Fig. 248.—The head of a bee.
The head of the bee bears two remarkable compound eyes, with three simple ones between them. The antennæ are short. The mouth parts (Fig. 248) are complicated, and adapted for sucking up the honey or sweets of flowers or the juices of fruits. In California, the bees eat fruit as well as honey, and even flesh or meat, in very dry seasons, when flowers are scarce. The abdomen of the bee (Fig. 249) is supplied with a sawlike stinger or dart (Fig. 250) which inflicts a painful and poisonous wound. In general appearance the ordinary honeybee resembles an ant with wings; but the bee is hairy, it has a sting, and the legs of the worker are provided with "honey baskets," which carry pollen.
Fig. 249.—Bees: a, queen; b, drone; c, worker.
Fig. 250.—Sting of a bee.
Bees are of several kinds, queens, workers, and drones, there being a division of labor. The queen is the largest, the drone is the smallest, and it has no sting. The history of the bee and its development is one of the most wonderful chapters in the whole story of animal life. Glancing at the interior of a hive we see that the bees have constructed a series of hexagonal cells. To learn how they have accomplished this, we may follow a bee in its flight. This may be one or two miles from the hive, yet so perfect is the knowledge of the bee of direction, that it is rarely lost. Reaching a flower it sucks out the honey, which it swallows. It then takes pollen, the dust from the stamen of the flowers, and stows it away in little baskets attached to the legs. It also takes a waxlike substance called propolis from buds of various trees, which it packs with the pollen in the baskets. Arriving at the nest, the bee, with countless others, engages in the construction of the cells, which are of various sizes.
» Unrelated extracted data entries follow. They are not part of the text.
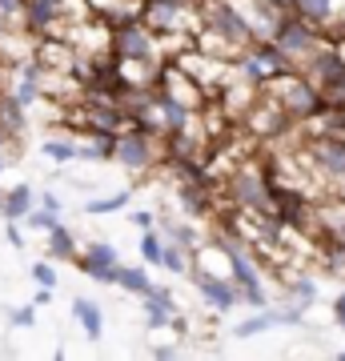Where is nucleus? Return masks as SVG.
Returning a JSON list of instances; mask_svg holds the SVG:
<instances>
[{
	"mask_svg": "<svg viewBox=\"0 0 345 361\" xmlns=\"http://www.w3.org/2000/svg\"><path fill=\"white\" fill-rule=\"evenodd\" d=\"M77 265H80L85 277L113 285V273H116V265H121V253H116L113 241H101V237H97V241H89V245L77 253Z\"/></svg>",
	"mask_w": 345,
	"mask_h": 361,
	"instance_id": "6e6552de",
	"label": "nucleus"
},
{
	"mask_svg": "<svg viewBox=\"0 0 345 361\" xmlns=\"http://www.w3.org/2000/svg\"><path fill=\"white\" fill-rule=\"evenodd\" d=\"M141 301H145V322H149V329H169V325H173V329H181L177 301H173V293H169L165 285H153Z\"/></svg>",
	"mask_w": 345,
	"mask_h": 361,
	"instance_id": "1a4fd4ad",
	"label": "nucleus"
},
{
	"mask_svg": "<svg viewBox=\"0 0 345 361\" xmlns=\"http://www.w3.org/2000/svg\"><path fill=\"white\" fill-rule=\"evenodd\" d=\"M301 157L325 189L345 193V129L309 133V141L301 145Z\"/></svg>",
	"mask_w": 345,
	"mask_h": 361,
	"instance_id": "f03ea898",
	"label": "nucleus"
},
{
	"mask_svg": "<svg viewBox=\"0 0 345 361\" xmlns=\"http://www.w3.org/2000/svg\"><path fill=\"white\" fill-rule=\"evenodd\" d=\"M40 153L56 161V165H68V161H77V133H49L44 145H40Z\"/></svg>",
	"mask_w": 345,
	"mask_h": 361,
	"instance_id": "2eb2a0df",
	"label": "nucleus"
},
{
	"mask_svg": "<svg viewBox=\"0 0 345 361\" xmlns=\"http://www.w3.org/2000/svg\"><path fill=\"white\" fill-rule=\"evenodd\" d=\"M189 281L197 285V293L205 297V305L213 313H229L233 305H241V293H237V281L229 273H209V269H189Z\"/></svg>",
	"mask_w": 345,
	"mask_h": 361,
	"instance_id": "0eeeda50",
	"label": "nucleus"
},
{
	"mask_svg": "<svg viewBox=\"0 0 345 361\" xmlns=\"http://www.w3.org/2000/svg\"><path fill=\"white\" fill-rule=\"evenodd\" d=\"M333 317H337V325L345 329V289L337 293V301H333Z\"/></svg>",
	"mask_w": 345,
	"mask_h": 361,
	"instance_id": "bb28decb",
	"label": "nucleus"
},
{
	"mask_svg": "<svg viewBox=\"0 0 345 361\" xmlns=\"http://www.w3.org/2000/svg\"><path fill=\"white\" fill-rule=\"evenodd\" d=\"M161 253H165V233L157 229V225L153 229H141V261L161 269Z\"/></svg>",
	"mask_w": 345,
	"mask_h": 361,
	"instance_id": "6ab92c4d",
	"label": "nucleus"
},
{
	"mask_svg": "<svg viewBox=\"0 0 345 361\" xmlns=\"http://www.w3.org/2000/svg\"><path fill=\"white\" fill-rule=\"evenodd\" d=\"M133 225H137V229H153V225H157V213L141 209V213H133Z\"/></svg>",
	"mask_w": 345,
	"mask_h": 361,
	"instance_id": "a878e982",
	"label": "nucleus"
},
{
	"mask_svg": "<svg viewBox=\"0 0 345 361\" xmlns=\"http://www.w3.org/2000/svg\"><path fill=\"white\" fill-rule=\"evenodd\" d=\"M269 40L285 52V61H289L293 68H305L309 56L321 52L333 37H325V32H317L313 25H305L297 13H282L277 16V25H273V32H269Z\"/></svg>",
	"mask_w": 345,
	"mask_h": 361,
	"instance_id": "7ed1b4c3",
	"label": "nucleus"
},
{
	"mask_svg": "<svg viewBox=\"0 0 345 361\" xmlns=\"http://www.w3.org/2000/svg\"><path fill=\"white\" fill-rule=\"evenodd\" d=\"M189 265H193V253H189V249L177 245V241H165V253H161V269L189 277Z\"/></svg>",
	"mask_w": 345,
	"mask_h": 361,
	"instance_id": "a211bd4d",
	"label": "nucleus"
},
{
	"mask_svg": "<svg viewBox=\"0 0 345 361\" xmlns=\"http://www.w3.org/2000/svg\"><path fill=\"white\" fill-rule=\"evenodd\" d=\"M44 237H49V257L52 261H77L80 245H77V237H73V229H68V225H61V221H56Z\"/></svg>",
	"mask_w": 345,
	"mask_h": 361,
	"instance_id": "ddd939ff",
	"label": "nucleus"
},
{
	"mask_svg": "<svg viewBox=\"0 0 345 361\" xmlns=\"http://www.w3.org/2000/svg\"><path fill=\"white\" fill-rule=\"evenodd\" d=\"M113 161L121 169H128V173H153L157 161H165V145L153 133L128 125V129H121L113 137Z\"/></svg>",
	"mask_w": 345,
	"mask_h": 361,
	"instance_id": "20e7f679",
	"label": "nucleus"
},
{
	"mask_svg": "<svg viewBox=\"0 0 345 361\" xmlns=\"http://www.w3.org/2000/svg\"><path fill=\"white\" fill-rule=\"evenodd\" d=\"M282 325V317H277V310H253L245 322L233 325V337H257V334H269V329H277Z\"/></svg>",
	"mask_w": 345,
	"mask_h": 361,
	"instance_id": "dca6fc26",
	"label": "nucleus"
},
{
	"mask_svg": "<svg viewBox=\"0 0 345 361\" xmlns=\"http://www.w3.org/2000/svg\"><path fill=\"white\" fill-rule=\"evenodd\" d=\"M73 317H77V325L85 329L89 341H101L104 337V310L97 305V301H89V297H73Z\"/></svg>",
	"mask_w": 345,
	"mask_h": 361,
	"instance_id": "f8f14e48",
	"label": "nucleus"
},
{
	"mask_svg": "<svg viewBox=\"0 0 345 361\" xmlns=\"http://www.w3.org/2000/svg\"><path fill=\"white\" fill-rule=\"evenodd\" d=\"M85 4H89V16H97V20L113 28V25H125V20H137L145 0H85Z\"/></svg>",
	"mask_w": 345,
	"mask_h": 361,
	"instance_id": "9d476101",
	"label": "nucleus"
},
{
	"mask_svg": "<svg viewBox=\"0 0 345 361\" xmlns=\"http://www.w3.org/2000/svg\"><path fill=\"white\" fill-rule=\"evenodd\" d=\"M37 205H40V209H49V213H61V197L44 189V193H37Z\"/></svg>",
	"mask_w": 345,
	"mask_h": 361,
	"instance_id": "b1692460",
	"label": "nucleus"
},
{
	"mask_svg": "<svg viewBox=\"0 0 345 361\" xmlns=\"http://www.w3.org/2000/svg\"><path fill=\"white\" fill-rule=\"evenodd\" d=\"M4 165H8V157H4V153H0V173H4Z\"/></svg>",
	"mask_w": 345,
	"mask_h": 361,
	"instance_id": "cd10ccee",
	"label": "nucleus"
},
{
	"mask_svg": "<svg viewBox=\"0 0 345 361\" xmlns=\"http://www.w3.org/2000/svg\"><path fill=\"white\" fill-rule=\"evenodd\" d=\"M56 221H61V213H49V209L32 205V209H28V217L20 221V225H28V229H37V233H49Z\"/></svg>",
	"mask_w": 345,
	"mask_h": 361,
	"instance_id": "aec40b11",
	"label": "nucleus"
},
{
	"mask_svg": "<svg viewBox=\"0 0 345 361\" xmlns=\"http://www.w3.org/2000/svg\"><path fill=\"white\" fill-rule=\"evenodd\" d=\"M261 92H269L273 101L282 104L285 116H289L293 125H305L309 116L321 113V92L301 68H285V73H277V77H269L265 85H261Z\"/></svg>",
	"mask_w": 345,
	"mask_h": 361,
	"instance_id": "f257e3e1",
	"label": "nucleus"
},
{
	"mask_svg": "<svg viewBox=\"0 0 345 361\" xmlns=\"http://www.w3.org/2000/svg\"><path fill=\"white\" fill-rule=\"evenodd\" d=\"M8 322H13V329H32V325H37V305H28V310H13V313H8Z\"/></svg>",
	"mask_w": 345,
	"mask_h": 361,
	"instance_id": "4be33fe9",
	"label": "nucleus"
},
{
	"mask_svg": "<svg viewBox=\"0 0 345 361\" xmlns=\"http://www.w3.org/2000/svg\"><path fill=\"white\" fill-rule=\"evenodd\" d=\"M4 237H8V245L20 249L25 245V233H20V221H8V229H4Z\"/></svg>",
	"mask_w": 345,
	"mask_h": 361,
	"instance_id": "393cba45",
	"label": "nucleus"
},
{
	"mask_svg": "<svg viewBox=\"0 0 345 361\" xmlns=\"http://www.w3.org/2000/svg\"><path fill=\"white\" fill-rule=\"evenodd\" d=\"M341 8H345V0H341Z\"/></svg>",
	"mask_w": 345,
	"mask_h": 361,
	"instance_id": "c85d7f7f",
	"label": "nucleus"
},
{
	"mask_svg": "<svg viewBox=\"0 0 345 361\" xmlns=\"http://www.w3.org/2000/svg\"><path fill=\"white\" fill-rule=\"evenodd\" d=\"M113 285H121V289H125V293H133V297H145L149 289H153V277H149V269H145V265H116Z\"/></svg>",
	"mask_w": 345,
	"mask_h": 361,
	"instance_id": "4468645a",
	"label": "nucleus"
},
{
	"mask_svg": "<svg viewBox=\"0 0 345 361\" xmlns=\"http://www.w3.org/2000/svg\"><path fill=\"white\" fill-rule=\"evenodd\" d=\"M28 273H32V281H37V285H49V289H56V269H52V261H37Z\"/></svg>",
	"mask_w": 345,
	"mask_h": 361,
	"instance_id": "412c9836",
	"label": "nucleus"
},
{
	"mask_svg": "<svg viewBox=\"0 0 345 361\" xmlns=\"http://www.w3.org/2000/svg\"><path fill=\"white\" fill-rule=\"evenodd\" d=\"M149 357H157V361H173V357H181V345H153V349H149Z\"/></svg>",
	"mask_w": 345,
	"mask_h": 361,
	"instance_id": "5701e85b",
	"label": "nucleus"
},
{
	"mask_svg": "<svg viewBox=\"0 0 345 361\" xmlns=\"http://www.w3.org/2000/svg\"><path fill=\"white\" fill-rule=\"evenodd\" d=\"M32 205H37V189L32 185H13V189L0 193V217L4 221H25Z\"/></svg>",
	"mask_w": 345,
	"mask_h": 361,
	"instance_id": "9b49d317",
	"label": "nucleus"
},
{
	"mask_svg": "<svg viewBox=\"0 0 345 361\" xmlns=\"http://www.w3.org/2000/svg\"><path fill=\"white\" fill-rule=\"evenodd\" d=\"M157 92L161 97H169L173 104H181V109H189V113H201L205 104H209V92L197 85V77H193L189 68H181L177 61H161V68H157Z\"/></svg>",
	"mask_w": 345,
	"mask_h": 361,
	"instance_id": "39448f33",
	"label": "nucleus"
},
{
	"mask_svg": "<svg viewBox=\"0 0 345 361\" xmlns=\"http://www.w3.org/2000/svg\"><path fill=\"white\" fill-rule=\"evenodd\" d=\"M128 201H133V189H116V193L92 197L89 205H85V213H89V217H104V213H116V209H125Z\"/></svg>",
	"mask_w": 345,
	"mask_h": 361,
	"instance_id": "f3484780",
	"label": "nucleus"
},
{
	"mask_svg": "<svg viewBox=\"0 0 345 361\" xmlns=\"http://www.w3.org/2000/svg\"><path fill=\"white\" fill-rule=\"evenodd\" d=\"M109 49H113V56H121V61H161V56H157V32L145 25L141 16H137V20H125V25H113Z\"/></svg>",
	"mask_w": 345,
	"mask_h": 361,
	"instance_id": "423d86ee",
	"label": "nucleus"
}]
</instances>
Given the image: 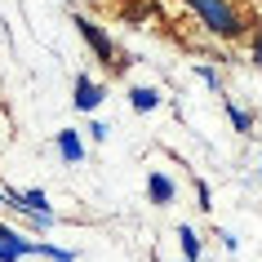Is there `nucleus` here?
<instances>
[{
  "label": "nucleus",
  "instance_id": "2eb2a0df",
  "mask_svg": "<svg viewBox=\"0 0 262 262\" xmlns=\"http://www.w3.org/2000/svg\"><path fill=\"white\" fill-rule=\"evenodd\" d=\"M195 200H200V209H213V191H209V182H195Z\"/></svg>",
  "mask_w": 262,
  "mask_h": 262
},
{
  "label": "nucleus",
  "instance_id": "423d86ee",
  "mask_svg": "<svg viewBox=\"0 0 262 262\" xmlns=\"http://www.w3.org/2000/svg\"><path fill=\"white\" fill-rule=\"evenodd\" d=\"M173 195H178V182L169 178L165 169H151L147 173V200L151 205H173Z\"/></svg>",
  "mask_w": 262,
  "mask_h": 262
},
{
  "label": "nucleus",
  "instance_id": "39448f33",
  "mask_svg": "<svg viewBox=\"0 0 262 262\" xmlns=\"http://www.w3.org/2000/svg\"><path fill=\"white\" fill-rule=\"evenodd\" d=\"M71 102H76V111H89L94 116L102 102H107V84L94 80V76H76V89H71Z\"/></svg>",
  "mask_w": 262,
  "mask_h": 262
},
{
  "label": "nucleus",
  "instance_id": "ddd939ff",
  "mask_svg": "<svg viewBox=\"0 0 262 262\" xmlns=\"http://www.w3.org/2000/svg\"><path fill=\"white\" fill-rule=\"evenodd\" d=\"M249 62H253V67H262V27L253 31V40H249Z\"/></svg>",
  "mask_w": 262,
  "mask_h": 262
},
{
  "label": "nucleus",
  "instance_id": "a211bd4d",
  "mask_svg": "<svg viewBox=\"0 0 262 262\" xmlns=\"http://www.w3.org/2000/svg\"><path fill=\"white\" fill-rule=\"evenodd\" d=\"M0 209H5V195H0Z\"/></svg>",
  "mask_w": 262,
  "mask_h": 262
},
{
  "label": "nucleus",
  "instance_id": "f03ea898",
  "mask_svg": "<svg viewBox=\"0 0 262 262\" xmlns=\"http://www.w3.org/2000/svg\"><path fill=\"white\" fill-rule=\"evenodd\" d=\"M76 31L84 36V45H89V49L98 54V62H102L107 71H124V67H129V58H124V49H120L116 40H111V31L102 27V23H94L89 14H76Z\"/></svg>",
  "mask_w": 262,
  "mask_h": 262
},
{
  "label": "nucleus",
  "instance_id": "6ab92c4d",
  "mask_svg": "<svg viewBox=\"0 0 262 262\" xmlns=\"http://www.w3.org/2000/svg\"><path fill=\"white\" fill-rule=\"evenodd\" d=\"M258 173H262V165H258Z\"/></svg>",
  "mask_w": 262,
  "mask_h": 262
},
{
  "label": "nucleus",
  "instance_id": "1a4fd4ad",
  "mask_svg": "<svg viewBox=\"0 0 262 262\" xmlns=\"http://www.w3.org/2000/svg\"><path fill=\"white\" fill-rule=\"evenodd\" d=\"M178 249H182V262H200V235L182 222L178 227Z\"/></svg>",
  "mask_w": 262,
  "mask_h": 262
},
{
  "label": "nucleus",
  "instance_id": "4468645a",
  "mask_svg": "<svg viewBox=\"0 0 262 262\" xmlns=\"http://www.w3.org/2000/svg\"><path fill=\"white\" fill-rule=\"evenodd\" d=\"M151 14H156L151 0H147V5H134V9H124V18H129V23H138V18H151Z\"/></svg>",
  "mask_w": 262,
  "mask_h": 262
},
{
  "label": "nucleus",
  "instance_id": "0eeeda50",
  "mask_svg": "<svg viewBox=\"0 0 262 262\" xmlns=\"http://www.w3.org/2000/svg\"><path fill=\"white\" fill-rule=\"evenodd\" d=\"M54 147H58V156H62V165H80L84 160V138L76 134V129H58Z\"/></svg>",
  "mask_w": 262,
  "mask_h": 262
},
{
  "label": "nucleus",
  "instance_id": "20e7f679",
  "mask_svg": "<svg viewBox=\"0 0 262 262\" xmlns=\"http://www.w3.org/2000/svg\"><path fill=\"white\" fill-rule=\"evenodd\" d=\"M23 258H36V240L0 222V262H23Z\"/></svg>",
  "mask_w": 262,
  "mask_h": 262
},
{
  "label": "nucleus",
  "instance_id": "aec40b11",
  "mask_svg": "<svg viewBox=\"0 0 262 262\" xmlns=\"http://www.w3.org/2000/svg\"><path fill=\"white\" fill-rule=\"evenodd\" d=\"M178 262H182V258H178Z\"/></svg>",
  "mask_w": 262,
  "mask_h": 262
},
{
  "label": "nucleus",
  "instance_id": "dca6fc26",
  "mask_svg": "<svg viewBox=\"0 0 262 262\" xmlns=\"http://www.w3.org/2000/svg\"><path fill=\"white\" fill-rule=\"evenodd\" d=\"M89 138H94V142H107V138H111V129H107L102 120H94V124H89Z\"/></svg>",
  "mask_w": 262,
  "mask_h": 262
},
{
  "label": "nucleus",
  "instance_id": "f8f14e48",
  "mask_svg": "<svg viewBox=\"0 0 262 262\" xmlns=\"http://www.w3.org/2000/svg\"><path fill=\"white\" fill-rule=\"evenodd\" d=\"M195 76H200V80H205L209 89H213V94L222 98V76H218V71H213V67H209V62H200V67H195Z\"/></svg>",
  "mask_w": 262,
  "mask_h": 262
},
{
  "label": "nucleus",
  "instance_id": "f3484780",
  "mask_svg": "<svg viewBox=\"0 0 262 262\" xmlns=\"http://www.w3.org/2000/svg\"><path fill=\"white\" fill-rule=\"evenodd\" d=\"M218 240H222V249H227V253H235V249H240V235H235V231H218Z\"/></svg>",
  "mask_w": 262,
  "mask_h": 262
},
{
  "label": "nucleus",
  "instance_id": "9b49d317",
  "mask_svg": "<svg viewBox=\"0 0 262 262\" xmlns=\"http://www.w3.org/2000/svg\"><path fill=\"white\" fill-rule=\"evenodd\" d=\"M36 253L49 258V262H76V249H58V245H49V240H36Z\"/></svg>",
  "mask_w": 262,
  "mask_h": 262
},
{
  "label": "nucleus",
  "instance_id": "9d476101",
  "mask_svg": "<svg viewBox=\"0 0 262 262\" xmlns=\"http://www.w3.org/2000/svg\"><path fill=\"white\" fill-rule=\"evenodd\" d=\"M222 107H227V116H231V124H235V134H253V116H249L245 107H235L231 98H222Z\"/></svg>",
  "mask_w": 262,
  "mask_h": 262
},
{
  "label": "nucleus",
  "instance_id": "6e6552de",
  "mask_svg": "<svg viewBox=\"0 0 262 262\" xmlns=\"http://www.w3.org/2000/svg\"><path fill=\"white\" fill-rule=\"evenodd\" d=\"M160 102H165V94H160L156 84H134V89H129V107L134 111H156Z\"/></svg>",
  "mask_w": 262,
  "mask_h": 262
},
{
  "label": "nucleus",
  "instance_id": "f257e3e1",
  "mask_svg": "<svg viewBox=\"0 0 262 262\" xmlns=\"http://www.w3.org/2000/svg\"><path fill=\"white\" fill-rule=\"evenodd\" d=\"M178 5H187L200 18V27L213 40H245L249 36V18L235 9V0H178Z\"/></svg>",
  "mask_w": 262,
  "mask_h": 262
},
{
  "label": "nucleus",
  "instance_id": "7ed1b4c3",
  "mask_svg": "<svg viewBox=\"0 0 262 262\" xmlns=\"http://www.w3.org/2000/svg\"><path fill=\"white\" fill-rule=\"evenodd\" d=\"M0 195H5V205L9 209H18V213H27L40 231H49L58 222V213H54V205H49V195L40 191V187H27V191H18V187H0Z\"/></svg>",
  "mask_w": 262,
  "mask_h": 262
}]
</instances>
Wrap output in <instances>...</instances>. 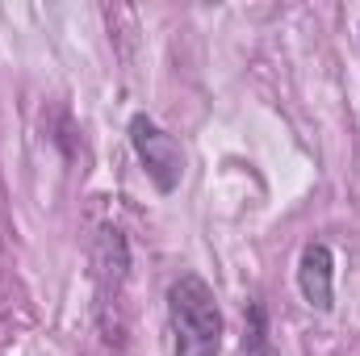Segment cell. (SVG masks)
Masks as SVG:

The material for building up the cells is wax, which is secreted by the bees, appearing in little flakes under the abdomen, from which it is taken by the legs of the bee. This is the material from which the comb is made, while the propolis is employed as a cement to attach the cells together, and for various minor purposes. Think of thousands of workers bringing in this material, working in the dark, yet never making a mistake. The bee finally ejects the honey which it has swallowed, placing it in certain cells, where it is sealed up and remains until it is needed as food. The pollen is also placed in cells.
A single community of bees may consist of two hundred thousand individuals. In the hive there is a single queen, which often lays from fifteen hundred to two thousand eggs a day, and if we could follow her, we should find that she lays the eggs in different cells, and in cells of different sizes. In the first are eggs which develop into workers, and in the second are larger eggs which will produce males, called drones. The little eggs soon hatch into white grubs which are carefully fed by the workers with digested honey and pollen. Finally the young larvæ almost fill the cells and then stop eating. The workers cover them in, and each spins for itself a silken cocoon, in which it remains until it breaks out in the form of a perfect bee.
The workers build certain large cells on the side of the comb, which are called queen cells, and the larvæ which appear in them are fed with some peculiar food which produces queens. The workers watch each of these cells with great care, gnawing the wax away on top so that they can observe the progress of development. Finally a small hole is made, through which the proboscis of the young queen protrudes, and in this way it is fed for several days, during which it utters a low, piping noise. The queens attack each other on sight, and previous to the appearance of a young queen the old one, with thousands of followers, makes her escape, or swarms. Then the workers liberate a young queen, and if there are others, there are repeated swarms, each queen leaving with a multitude of followers, till the hive has but one queen. There are in the community now a number of drones, and as they appear to be an expensive and worthless burden to carry during the winter, the workers attack and kill them, throwing them out of the hive.